=== YOUR TASK ===
Identify each line in the listing below that contains the string "instances", and copy those lines.

=== INFORMATION SHOWN ===
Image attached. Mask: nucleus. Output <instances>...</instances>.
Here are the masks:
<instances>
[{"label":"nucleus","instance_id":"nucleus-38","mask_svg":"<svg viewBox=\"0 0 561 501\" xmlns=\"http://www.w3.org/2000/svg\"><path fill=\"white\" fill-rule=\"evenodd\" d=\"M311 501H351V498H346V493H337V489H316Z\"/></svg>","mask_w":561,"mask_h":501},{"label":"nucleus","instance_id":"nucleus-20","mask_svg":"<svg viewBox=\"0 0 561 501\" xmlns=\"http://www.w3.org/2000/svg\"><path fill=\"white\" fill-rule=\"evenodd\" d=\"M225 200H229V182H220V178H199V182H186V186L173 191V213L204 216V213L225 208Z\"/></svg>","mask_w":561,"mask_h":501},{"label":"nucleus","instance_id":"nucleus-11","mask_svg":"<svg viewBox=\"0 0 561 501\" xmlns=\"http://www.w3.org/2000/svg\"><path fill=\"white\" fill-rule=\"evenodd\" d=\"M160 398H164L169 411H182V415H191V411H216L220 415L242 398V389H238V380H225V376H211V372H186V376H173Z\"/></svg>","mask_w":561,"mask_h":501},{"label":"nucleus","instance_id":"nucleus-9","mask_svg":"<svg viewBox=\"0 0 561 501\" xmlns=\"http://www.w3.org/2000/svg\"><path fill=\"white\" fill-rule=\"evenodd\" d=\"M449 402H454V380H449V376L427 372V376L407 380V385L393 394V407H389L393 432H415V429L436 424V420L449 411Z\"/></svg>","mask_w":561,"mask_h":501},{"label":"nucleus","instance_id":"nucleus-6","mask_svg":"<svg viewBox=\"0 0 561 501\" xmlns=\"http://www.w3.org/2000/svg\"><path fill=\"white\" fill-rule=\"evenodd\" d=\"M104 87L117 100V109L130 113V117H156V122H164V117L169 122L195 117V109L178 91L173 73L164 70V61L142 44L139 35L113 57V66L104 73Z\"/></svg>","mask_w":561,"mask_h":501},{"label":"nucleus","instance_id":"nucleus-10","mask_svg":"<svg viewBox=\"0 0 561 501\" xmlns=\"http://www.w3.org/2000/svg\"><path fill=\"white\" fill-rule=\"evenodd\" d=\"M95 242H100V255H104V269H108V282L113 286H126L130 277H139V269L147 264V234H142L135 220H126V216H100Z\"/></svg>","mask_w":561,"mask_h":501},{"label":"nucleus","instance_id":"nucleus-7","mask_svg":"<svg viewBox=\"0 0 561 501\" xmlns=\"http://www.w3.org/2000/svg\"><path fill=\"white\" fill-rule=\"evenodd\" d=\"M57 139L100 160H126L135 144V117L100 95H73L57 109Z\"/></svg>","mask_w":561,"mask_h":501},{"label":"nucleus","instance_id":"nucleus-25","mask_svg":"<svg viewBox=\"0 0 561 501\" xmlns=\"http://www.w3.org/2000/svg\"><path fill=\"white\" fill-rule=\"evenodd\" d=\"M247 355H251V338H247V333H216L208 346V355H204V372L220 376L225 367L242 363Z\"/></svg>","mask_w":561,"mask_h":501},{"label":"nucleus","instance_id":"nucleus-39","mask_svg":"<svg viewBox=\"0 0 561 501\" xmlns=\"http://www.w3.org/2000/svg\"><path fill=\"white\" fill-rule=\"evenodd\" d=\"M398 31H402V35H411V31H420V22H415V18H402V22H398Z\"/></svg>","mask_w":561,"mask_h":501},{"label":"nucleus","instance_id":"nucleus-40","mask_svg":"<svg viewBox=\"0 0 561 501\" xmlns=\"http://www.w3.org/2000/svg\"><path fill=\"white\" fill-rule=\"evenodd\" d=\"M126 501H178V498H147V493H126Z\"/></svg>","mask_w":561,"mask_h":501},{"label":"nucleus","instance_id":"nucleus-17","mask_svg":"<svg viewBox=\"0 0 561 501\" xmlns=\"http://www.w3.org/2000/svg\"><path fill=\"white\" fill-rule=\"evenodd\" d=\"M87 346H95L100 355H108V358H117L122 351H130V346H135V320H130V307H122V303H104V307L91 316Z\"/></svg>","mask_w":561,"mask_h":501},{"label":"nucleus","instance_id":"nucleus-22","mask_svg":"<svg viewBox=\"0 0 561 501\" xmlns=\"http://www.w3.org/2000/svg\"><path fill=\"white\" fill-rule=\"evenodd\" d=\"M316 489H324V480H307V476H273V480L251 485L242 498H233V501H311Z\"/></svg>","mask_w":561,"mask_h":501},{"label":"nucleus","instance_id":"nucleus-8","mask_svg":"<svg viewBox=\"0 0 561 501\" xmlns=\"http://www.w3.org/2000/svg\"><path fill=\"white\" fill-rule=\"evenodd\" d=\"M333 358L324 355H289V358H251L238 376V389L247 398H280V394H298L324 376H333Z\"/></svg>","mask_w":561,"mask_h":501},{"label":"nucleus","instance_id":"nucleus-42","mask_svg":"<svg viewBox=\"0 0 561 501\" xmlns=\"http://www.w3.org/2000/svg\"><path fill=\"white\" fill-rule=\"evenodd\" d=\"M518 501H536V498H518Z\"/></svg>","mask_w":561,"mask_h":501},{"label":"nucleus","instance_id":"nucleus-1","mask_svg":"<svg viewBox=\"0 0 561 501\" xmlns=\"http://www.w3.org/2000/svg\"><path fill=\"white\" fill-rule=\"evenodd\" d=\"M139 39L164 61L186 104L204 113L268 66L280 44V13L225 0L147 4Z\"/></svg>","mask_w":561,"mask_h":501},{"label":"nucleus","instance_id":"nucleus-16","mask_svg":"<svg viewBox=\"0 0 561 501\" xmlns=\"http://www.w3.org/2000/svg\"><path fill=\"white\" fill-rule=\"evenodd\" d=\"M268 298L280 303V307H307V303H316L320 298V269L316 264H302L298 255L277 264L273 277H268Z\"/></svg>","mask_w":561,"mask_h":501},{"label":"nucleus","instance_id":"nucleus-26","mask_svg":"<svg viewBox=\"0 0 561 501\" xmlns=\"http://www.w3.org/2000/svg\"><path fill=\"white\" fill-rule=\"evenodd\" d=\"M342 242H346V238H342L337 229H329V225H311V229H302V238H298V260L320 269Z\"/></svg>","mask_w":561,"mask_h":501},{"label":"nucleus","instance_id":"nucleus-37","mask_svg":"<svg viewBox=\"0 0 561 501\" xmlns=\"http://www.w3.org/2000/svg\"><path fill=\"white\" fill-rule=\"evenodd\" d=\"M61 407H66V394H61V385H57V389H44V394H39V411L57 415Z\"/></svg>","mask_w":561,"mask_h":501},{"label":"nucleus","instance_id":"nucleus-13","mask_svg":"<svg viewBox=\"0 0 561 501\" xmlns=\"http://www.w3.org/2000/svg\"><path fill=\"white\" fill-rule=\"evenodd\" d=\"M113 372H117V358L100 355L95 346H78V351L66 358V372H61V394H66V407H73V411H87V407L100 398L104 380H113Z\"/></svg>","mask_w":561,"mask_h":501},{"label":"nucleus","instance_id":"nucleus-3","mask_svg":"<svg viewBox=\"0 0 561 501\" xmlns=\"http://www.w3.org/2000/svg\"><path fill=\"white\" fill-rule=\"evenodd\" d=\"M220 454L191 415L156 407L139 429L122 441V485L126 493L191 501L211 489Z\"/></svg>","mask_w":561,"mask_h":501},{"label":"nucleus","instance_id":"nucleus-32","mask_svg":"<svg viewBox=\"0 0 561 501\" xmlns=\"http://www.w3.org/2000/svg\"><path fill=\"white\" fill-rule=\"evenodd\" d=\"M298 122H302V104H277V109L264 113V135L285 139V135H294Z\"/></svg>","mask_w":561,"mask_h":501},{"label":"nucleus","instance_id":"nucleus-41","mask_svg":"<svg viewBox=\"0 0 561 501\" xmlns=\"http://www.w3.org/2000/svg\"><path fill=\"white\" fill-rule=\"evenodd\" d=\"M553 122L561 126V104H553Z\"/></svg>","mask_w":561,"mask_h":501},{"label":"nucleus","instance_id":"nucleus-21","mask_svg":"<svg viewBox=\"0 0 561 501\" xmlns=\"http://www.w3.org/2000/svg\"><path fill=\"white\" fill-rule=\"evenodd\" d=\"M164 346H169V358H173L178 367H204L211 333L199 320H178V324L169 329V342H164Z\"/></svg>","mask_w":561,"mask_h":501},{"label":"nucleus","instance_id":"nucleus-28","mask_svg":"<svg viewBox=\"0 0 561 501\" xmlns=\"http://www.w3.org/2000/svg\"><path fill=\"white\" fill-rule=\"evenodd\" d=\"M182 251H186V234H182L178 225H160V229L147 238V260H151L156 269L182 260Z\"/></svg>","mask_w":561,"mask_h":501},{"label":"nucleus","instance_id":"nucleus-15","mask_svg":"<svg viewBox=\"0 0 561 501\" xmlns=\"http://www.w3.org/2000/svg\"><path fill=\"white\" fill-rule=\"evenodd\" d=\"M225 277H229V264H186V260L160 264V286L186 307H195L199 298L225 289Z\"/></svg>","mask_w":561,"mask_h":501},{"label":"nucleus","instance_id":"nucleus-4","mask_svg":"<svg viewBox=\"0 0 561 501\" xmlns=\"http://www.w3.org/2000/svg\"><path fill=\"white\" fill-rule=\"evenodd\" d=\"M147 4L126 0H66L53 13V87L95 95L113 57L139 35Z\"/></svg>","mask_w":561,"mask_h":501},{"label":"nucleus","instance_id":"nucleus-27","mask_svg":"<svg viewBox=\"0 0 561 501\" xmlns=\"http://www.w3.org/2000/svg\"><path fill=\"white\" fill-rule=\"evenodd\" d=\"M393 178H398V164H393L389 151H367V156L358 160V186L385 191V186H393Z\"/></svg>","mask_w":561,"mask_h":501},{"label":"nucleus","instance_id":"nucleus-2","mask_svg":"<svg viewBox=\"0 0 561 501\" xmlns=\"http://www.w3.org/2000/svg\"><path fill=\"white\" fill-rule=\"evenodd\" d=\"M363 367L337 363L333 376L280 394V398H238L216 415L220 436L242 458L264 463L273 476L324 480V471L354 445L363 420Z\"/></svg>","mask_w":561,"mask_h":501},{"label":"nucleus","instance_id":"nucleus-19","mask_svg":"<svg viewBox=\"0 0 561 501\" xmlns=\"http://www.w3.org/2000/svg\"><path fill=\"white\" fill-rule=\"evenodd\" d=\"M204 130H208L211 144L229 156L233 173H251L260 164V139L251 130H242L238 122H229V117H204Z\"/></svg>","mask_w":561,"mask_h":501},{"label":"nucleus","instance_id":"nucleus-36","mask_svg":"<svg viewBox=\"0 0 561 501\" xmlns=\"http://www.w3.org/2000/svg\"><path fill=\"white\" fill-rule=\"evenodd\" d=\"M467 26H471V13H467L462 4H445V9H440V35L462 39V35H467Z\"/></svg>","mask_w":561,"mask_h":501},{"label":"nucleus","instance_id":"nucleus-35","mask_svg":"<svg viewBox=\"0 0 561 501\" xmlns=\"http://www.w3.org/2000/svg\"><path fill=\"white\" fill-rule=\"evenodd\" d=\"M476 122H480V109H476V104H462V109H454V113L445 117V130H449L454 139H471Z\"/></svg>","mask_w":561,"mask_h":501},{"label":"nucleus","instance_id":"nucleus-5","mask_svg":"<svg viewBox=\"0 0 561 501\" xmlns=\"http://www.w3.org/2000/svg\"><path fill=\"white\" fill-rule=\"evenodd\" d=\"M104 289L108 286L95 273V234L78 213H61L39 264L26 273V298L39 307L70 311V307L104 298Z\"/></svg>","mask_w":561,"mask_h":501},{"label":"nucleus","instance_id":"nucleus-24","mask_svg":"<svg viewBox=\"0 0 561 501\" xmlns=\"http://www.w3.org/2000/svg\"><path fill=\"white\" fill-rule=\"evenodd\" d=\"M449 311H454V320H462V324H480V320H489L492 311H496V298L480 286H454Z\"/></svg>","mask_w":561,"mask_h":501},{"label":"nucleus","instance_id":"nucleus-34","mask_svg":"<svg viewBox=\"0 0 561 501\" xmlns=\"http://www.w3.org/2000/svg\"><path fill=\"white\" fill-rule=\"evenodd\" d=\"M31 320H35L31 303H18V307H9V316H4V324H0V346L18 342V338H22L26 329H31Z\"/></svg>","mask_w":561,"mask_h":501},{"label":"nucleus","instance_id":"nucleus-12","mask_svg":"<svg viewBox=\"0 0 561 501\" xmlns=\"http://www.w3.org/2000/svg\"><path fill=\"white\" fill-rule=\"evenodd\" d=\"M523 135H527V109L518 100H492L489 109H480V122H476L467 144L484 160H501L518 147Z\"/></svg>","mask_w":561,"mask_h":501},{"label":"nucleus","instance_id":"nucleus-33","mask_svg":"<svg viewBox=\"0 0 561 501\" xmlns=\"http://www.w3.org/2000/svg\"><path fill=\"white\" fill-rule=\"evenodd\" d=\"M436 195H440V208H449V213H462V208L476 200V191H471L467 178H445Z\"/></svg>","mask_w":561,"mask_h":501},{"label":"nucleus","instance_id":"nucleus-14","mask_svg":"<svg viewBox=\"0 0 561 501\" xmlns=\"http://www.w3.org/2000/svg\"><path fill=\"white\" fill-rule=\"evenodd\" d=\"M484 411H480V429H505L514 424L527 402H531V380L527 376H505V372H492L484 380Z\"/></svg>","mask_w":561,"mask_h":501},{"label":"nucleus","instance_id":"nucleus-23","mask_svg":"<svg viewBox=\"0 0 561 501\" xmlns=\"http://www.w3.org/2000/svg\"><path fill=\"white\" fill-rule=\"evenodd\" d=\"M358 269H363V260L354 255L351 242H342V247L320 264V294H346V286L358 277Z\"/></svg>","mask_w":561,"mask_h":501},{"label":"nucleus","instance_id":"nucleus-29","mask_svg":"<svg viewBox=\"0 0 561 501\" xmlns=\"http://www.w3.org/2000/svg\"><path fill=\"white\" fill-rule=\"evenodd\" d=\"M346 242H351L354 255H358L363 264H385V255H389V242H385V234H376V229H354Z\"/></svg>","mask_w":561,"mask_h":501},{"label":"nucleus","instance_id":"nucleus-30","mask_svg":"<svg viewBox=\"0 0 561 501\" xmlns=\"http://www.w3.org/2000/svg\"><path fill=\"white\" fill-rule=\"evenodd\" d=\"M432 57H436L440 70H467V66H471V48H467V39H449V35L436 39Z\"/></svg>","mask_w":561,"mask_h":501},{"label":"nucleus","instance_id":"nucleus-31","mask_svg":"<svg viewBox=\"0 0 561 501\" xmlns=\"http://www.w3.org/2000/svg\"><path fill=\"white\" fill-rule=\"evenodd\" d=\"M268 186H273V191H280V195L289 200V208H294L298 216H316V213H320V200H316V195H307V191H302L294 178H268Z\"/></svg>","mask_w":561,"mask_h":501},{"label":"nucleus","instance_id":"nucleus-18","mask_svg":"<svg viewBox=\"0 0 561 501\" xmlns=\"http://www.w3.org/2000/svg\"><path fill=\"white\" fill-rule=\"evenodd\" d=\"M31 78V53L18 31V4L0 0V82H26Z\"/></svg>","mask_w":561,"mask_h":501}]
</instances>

=== SOLVED PROBLEM ===
Image attached. Mask: nucleus. Output <instances>...</instances>.
<instances>
</instances>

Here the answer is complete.